===== THE INPUT =====
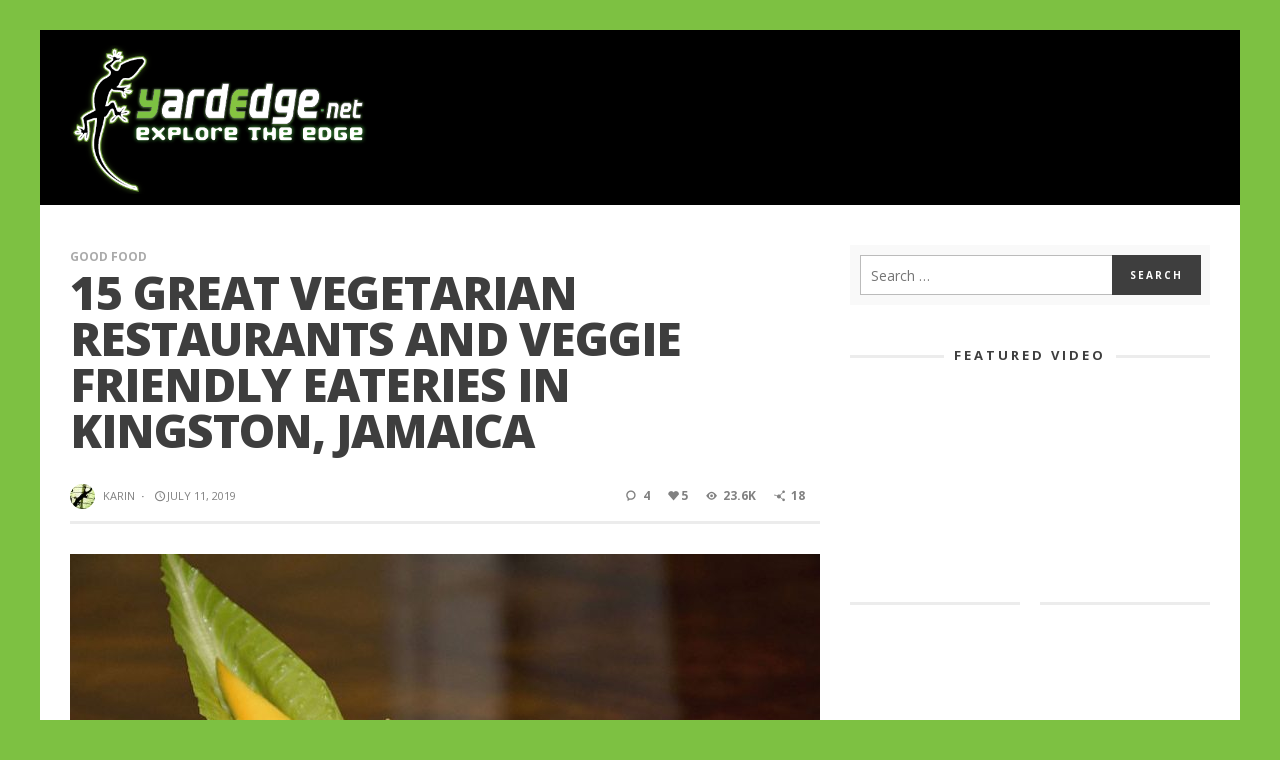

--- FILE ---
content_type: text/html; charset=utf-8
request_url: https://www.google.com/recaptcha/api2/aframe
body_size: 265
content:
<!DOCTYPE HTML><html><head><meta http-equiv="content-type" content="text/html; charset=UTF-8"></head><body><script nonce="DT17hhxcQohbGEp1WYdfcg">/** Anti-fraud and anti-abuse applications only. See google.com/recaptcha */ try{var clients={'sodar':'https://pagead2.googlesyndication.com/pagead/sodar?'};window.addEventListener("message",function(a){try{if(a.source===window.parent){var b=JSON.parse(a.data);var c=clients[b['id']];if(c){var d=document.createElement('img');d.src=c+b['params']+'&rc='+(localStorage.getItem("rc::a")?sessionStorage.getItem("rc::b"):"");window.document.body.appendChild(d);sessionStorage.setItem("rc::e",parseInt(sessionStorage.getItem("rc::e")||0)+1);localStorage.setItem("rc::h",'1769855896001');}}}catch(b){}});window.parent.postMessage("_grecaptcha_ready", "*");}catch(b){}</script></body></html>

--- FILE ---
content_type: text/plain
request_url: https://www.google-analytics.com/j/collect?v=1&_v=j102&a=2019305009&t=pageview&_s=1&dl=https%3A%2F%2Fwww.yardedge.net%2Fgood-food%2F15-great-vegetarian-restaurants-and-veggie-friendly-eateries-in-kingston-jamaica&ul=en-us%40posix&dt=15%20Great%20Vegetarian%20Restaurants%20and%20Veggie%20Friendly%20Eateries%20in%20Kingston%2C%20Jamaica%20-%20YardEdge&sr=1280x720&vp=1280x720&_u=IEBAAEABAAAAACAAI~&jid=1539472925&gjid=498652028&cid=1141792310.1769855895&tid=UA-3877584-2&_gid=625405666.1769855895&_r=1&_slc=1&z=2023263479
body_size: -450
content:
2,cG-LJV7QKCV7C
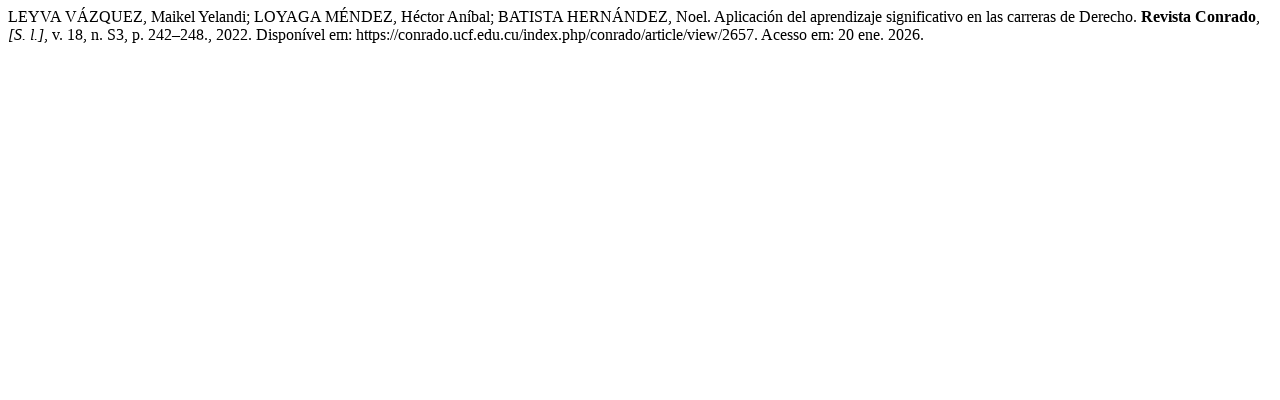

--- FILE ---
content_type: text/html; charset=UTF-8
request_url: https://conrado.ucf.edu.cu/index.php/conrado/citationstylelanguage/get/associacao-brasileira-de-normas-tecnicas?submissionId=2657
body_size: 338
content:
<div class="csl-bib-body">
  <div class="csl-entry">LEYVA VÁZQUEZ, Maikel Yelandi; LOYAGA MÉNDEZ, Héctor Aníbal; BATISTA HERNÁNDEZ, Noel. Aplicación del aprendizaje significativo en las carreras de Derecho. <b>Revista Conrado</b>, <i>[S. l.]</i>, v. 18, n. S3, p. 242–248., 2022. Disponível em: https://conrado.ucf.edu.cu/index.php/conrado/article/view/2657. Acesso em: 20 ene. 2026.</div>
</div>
=====
===== THE INPUT =====
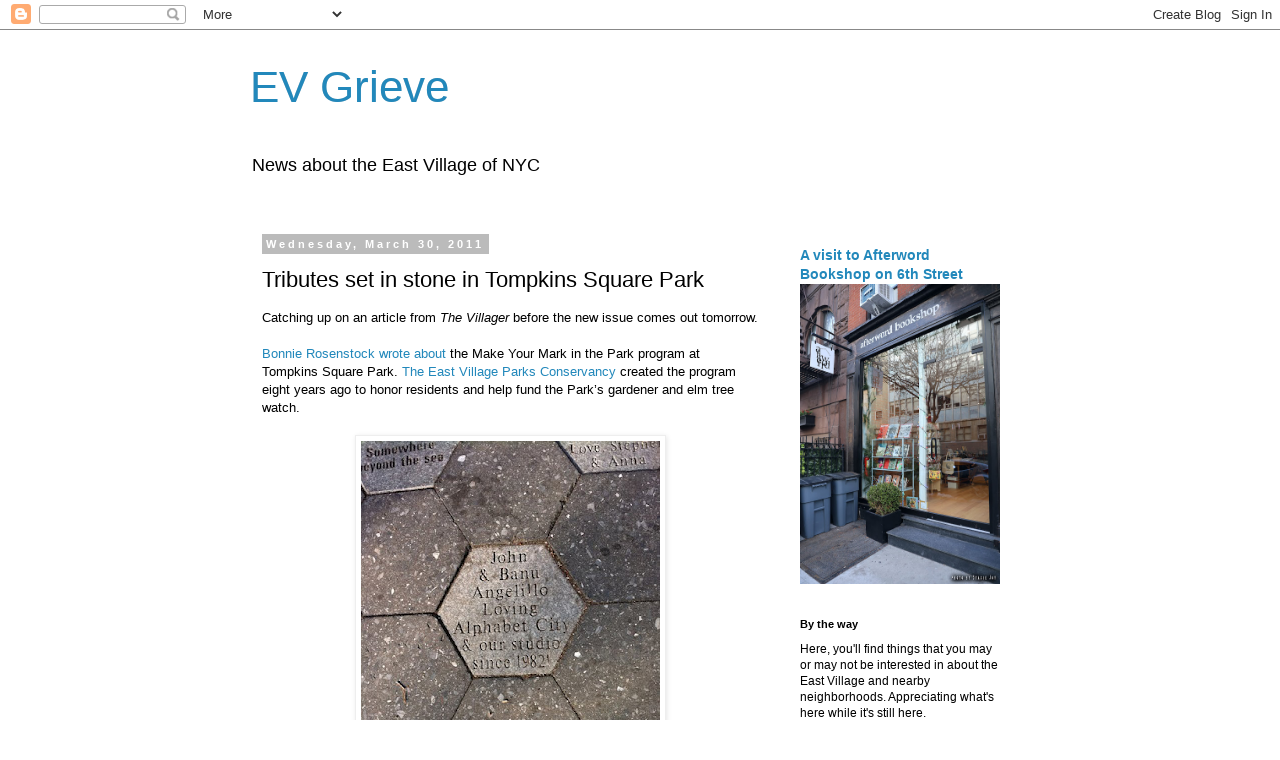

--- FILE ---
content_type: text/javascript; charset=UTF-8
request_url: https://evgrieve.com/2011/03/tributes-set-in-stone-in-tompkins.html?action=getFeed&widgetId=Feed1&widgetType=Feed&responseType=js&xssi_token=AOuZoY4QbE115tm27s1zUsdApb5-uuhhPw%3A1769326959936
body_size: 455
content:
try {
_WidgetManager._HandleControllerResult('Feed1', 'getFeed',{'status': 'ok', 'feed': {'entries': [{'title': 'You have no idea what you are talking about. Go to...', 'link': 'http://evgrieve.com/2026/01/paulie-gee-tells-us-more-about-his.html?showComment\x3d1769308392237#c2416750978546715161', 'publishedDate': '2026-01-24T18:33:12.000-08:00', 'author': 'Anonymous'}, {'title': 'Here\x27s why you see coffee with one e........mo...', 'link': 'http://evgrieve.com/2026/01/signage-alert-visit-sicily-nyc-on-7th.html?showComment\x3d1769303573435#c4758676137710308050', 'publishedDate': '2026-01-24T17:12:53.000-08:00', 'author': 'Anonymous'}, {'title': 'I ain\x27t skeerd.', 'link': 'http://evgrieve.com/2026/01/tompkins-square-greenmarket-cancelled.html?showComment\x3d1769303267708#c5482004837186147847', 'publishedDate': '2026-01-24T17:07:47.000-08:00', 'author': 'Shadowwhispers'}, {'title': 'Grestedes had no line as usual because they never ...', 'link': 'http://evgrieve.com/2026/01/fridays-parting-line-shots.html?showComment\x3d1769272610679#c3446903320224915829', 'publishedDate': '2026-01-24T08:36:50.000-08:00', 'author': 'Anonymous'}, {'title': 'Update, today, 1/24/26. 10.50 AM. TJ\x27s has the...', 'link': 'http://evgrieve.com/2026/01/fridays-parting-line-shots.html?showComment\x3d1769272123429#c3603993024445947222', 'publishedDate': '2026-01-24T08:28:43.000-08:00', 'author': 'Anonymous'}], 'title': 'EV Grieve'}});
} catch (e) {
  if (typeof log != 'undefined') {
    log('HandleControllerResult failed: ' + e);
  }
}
=====
PROBLEM DETAILS:
Scan the entries above and work out how many lines include the word "conrado"; the reply is that number alone.

RESULT BELOW:
2